Hands On With The World’s First Eye Controlled Ultrabook Prototype
The ability to control a computer with your eyes may seem like something straight from science fiction, but that functionality is getting closer to reality. This week, Tobii Technology showed off a prototype ultrabook that will become the first in its category to come with a built-in eye tracker.
After announcing its partnership with Synaptics for the project earlier this year, Tobii demonstrated its working prototype at this year’s CES Unveiled. The laptop comes with an eye tracker similar to its Rex, which impressed us at last year’s CES with its responsive eye detection capabilities. The prototype features an eye tracker built into the clamshell’s hinge between the display and the keyboard, which is typically where the Rex peripheral sits when it's attached to a laptop.
The device we saw wasn’t entirely functional, but we were able to interact with the Windows 8 interface through the eye tracking tool. We activated icons on the desktop by simply looking at them and controlled the cursor with our eyes rather than the touchpad. For instance, we learned more about the forecast in New York City by looking at a weather icon on our desktop. When staring at an icon with the Apple’s stock ticker, we saw more information about how the company’s stock prices have fluctuated recently. The icons unfolded as we gazed at them and then returned to normal when we looked elsewhere on the screen.

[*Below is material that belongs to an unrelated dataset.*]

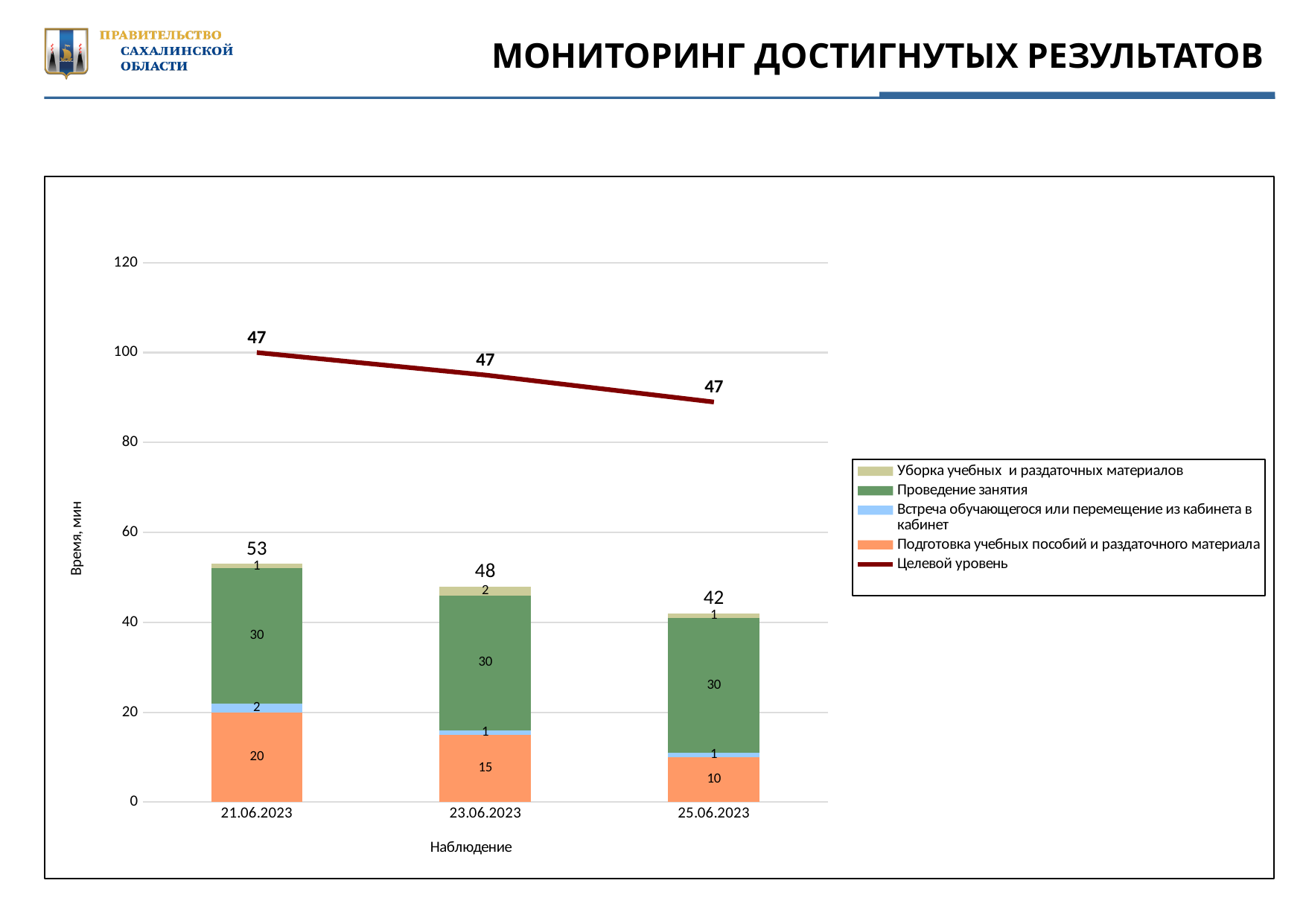
Which observation date has the highest stacked bar total? 21.06.2023 What is the total of the stacked bar for 21.06.2023? 53 What is the value of 'Проведение занятия' for 25.06.2023? 30 What is the difference between the 'Подготовка учебных пособий и раздаточного материала' values for 21.06.2023 and 25.06.2023? 10 Which observation date has the lowest stacked bar total? 25.06.2023 Do the stacked bar totals rise or fall from 21.06.2023 to 25.06.2023? fall What is the value of 'Встреча обучающегося или перемещение из кабинета в кабинет' for 21.06.2023? 2 What is the total of the stacked bar for 25.06.2023? 42 What is the value of 'Уборка учебных и раздаточных материалов' for 23.06.2023? 2 What is the value of 'Подготовка учебных пособий и раздаточного материала' for 23.06.2023? 15 What is the labelled value of 'Целевой уровень' at 23.06.2023? 47 How many series does the legend list? 5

While the technology was notable, there were some instances in which the eye tracker misinterpreted our movements. We tried to open Internet Explorer by looking at the tile on the Windows 8 modern UI, but we accidentally launched the photo gallery. In other scenarios, however, we found it easier to scroll through Web pages by looking up and down rather than maneuvering our cursor over to the scroll bar.
However, we began to feel slightly strained when selecting multiple links in a row. Our eyes darted around the screen as we opened one menu after another, and in another instance we stared at an icon for multiple seconds before the app responded.

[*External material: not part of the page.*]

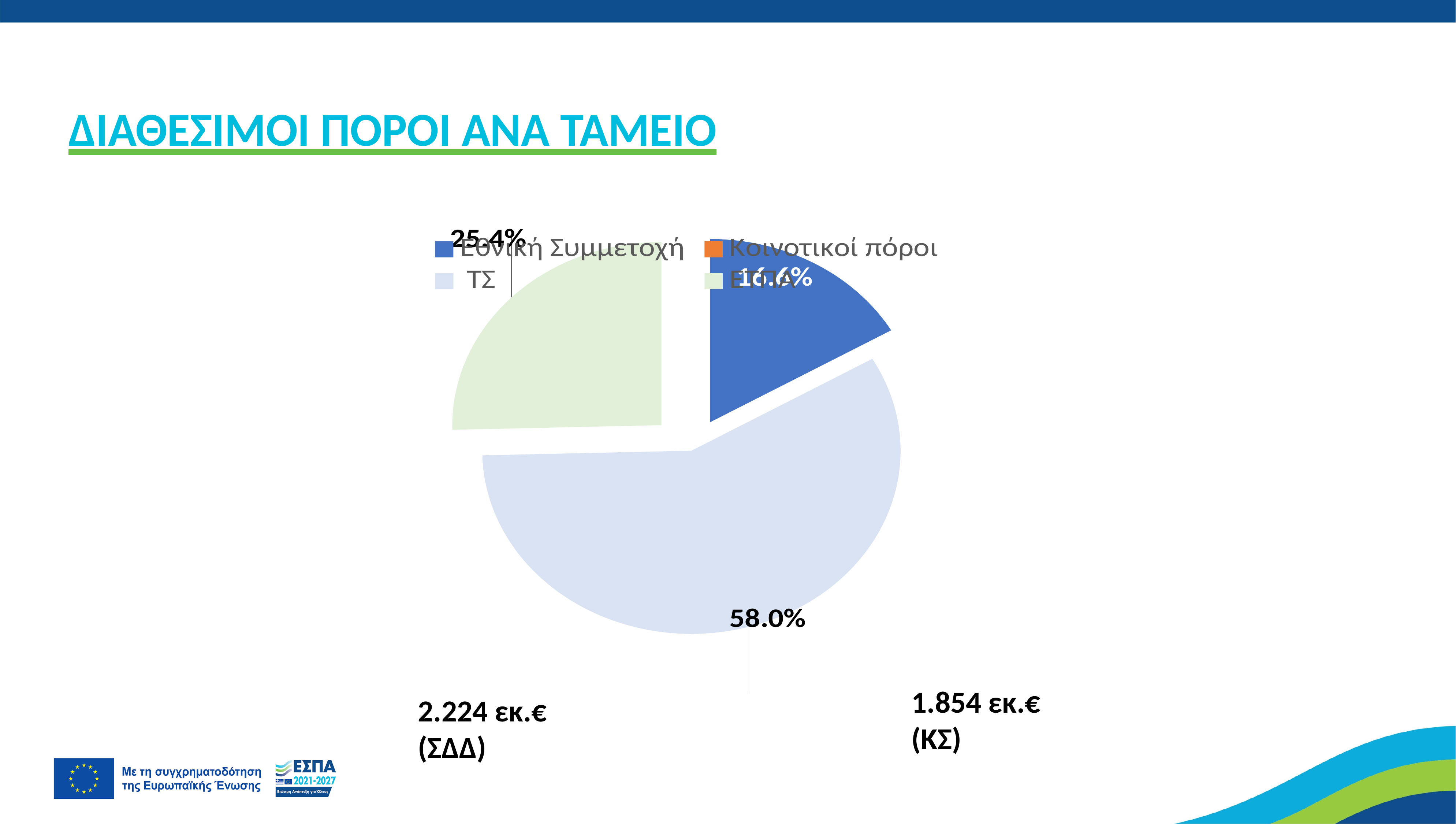
What is the title of the chart on the slide? ΔΙΑΘΕΣΙΜΟΙ ΠΟΡΟΙ ΑΝΑ ΤΑΜΕΙΟ What kind of chart is shown on the slide? pie chart Is the share for ΤΣ greater or less than 50%? greater What share of the pie does ΕΤΠΑ represent? 25.4% What share of the pie does ΤΣ represent? 58.0% How many slices are visible in the pie chart? 3 What share of the pie does Εθνική Συμμετοχή represent? 16.6% What is the difference in percentage points between the ΤΣ slice and the ΕΤΠΑ slice? 32.6% Which slice is larger, ΕΤΠΑ or Εθνική Συμμετοχή? ΕΤΠΑ Which category has the largest slice of the pie? ΤΣ What colour is the ΤΣ slice in the pie chart? light blue How many entries does the chart's legend list? 4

Eye tracking, like other types of perceptual computing, is meant to enhance the ways we interact with computers rather than eliminating other forms of input. The eye tracker isn’t intended to replace the mouse or keyboard, but instead should work with them. For example, we selected a link by looking at it and pressing a button on the keyboard, which was quicker than having to move the mouse over to the desired link.
Tobii’s technology is just one implementation of perceptual computing that will be built directly into laptops in the near future. Leap Motion recently teamed up with HP to launch the first laptop with gesture detection, the HP Envy 17. Creative Labs and Intel also have plans to put its motion-enabled Senz3D camera directly into notebooks as well.
Despite the slight bugs, we’re excited about the potential for Tobii’s eye tracking technology. The company doesn’t have any information about pricing and hasn’t revealed who its hardware partners will be. The notebook is expected to launch sometime in 2014.